Monday, September 3rd, 2012

Box Score / Highlights / Condensed Game

The Good: Hopefully these words don’t come back to haunt me, but Alfonso Soriano is playing like the player we signed to that huge deal prior to the 2007 season. Although it was his only hit yesterday, he hit his 25th home run of the season to put the Cubs up by 2 runs during the fifth inning. He even made a leaping catch against the ivy to rob Matt Cain of a double. Yes, he leaped. Against the ivy.

David DeJesus is turning out to be a nearly-elite player. Yesterday he was 2 for 4 with an RBI and a run scored. He is only batting .271, but considering that Rizzo and Castro are the only two starters whose averages are higher, he’s doing pretty well! It’s also safe to say a person can find him making at least one finesse defensive play on any given day. I hope to see him stick around for a couple more years. He’s not flashy, but he is solid.
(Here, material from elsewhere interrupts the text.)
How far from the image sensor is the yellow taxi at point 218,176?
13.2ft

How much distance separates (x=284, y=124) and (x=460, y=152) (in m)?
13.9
Travis Wood did not get an at-bat yesterday, but his average is .216. Maybe Dale should have let him bat for himself, considering he’s batting about the same as most of our bench players.

The Bad: Not one single starter is batting near .300. Rizzo is the closest, at .287, while Jackson is the farthest at .190. Ouch. We did get 6 hits off Cain yesterday, which is fantastic and slightly surprising, but maybe we should try hitting average pitchers as well.

Travis Wood is winless since the All Star Break. Thankfully yesterday he got a no-decision rather than a loss, but the bullpen should be able to hold the lead for him. Unfortunately, The Marmol reared its ugly head once again, giving up two runs in the ninth and earned the loss.

Summary: The end of the season is always hard on fans. Some people even go so far as to disown the Cubs for the final month. It is too bad that folks do that, because they miss out on some exciting young players and $20 bleacher seat tickets.

Regardless, the team still stinks. However, I think things are looking up for next season. We have some potential for decent pitching and good hitting. Call me optimistic, but next year is looking tolerable.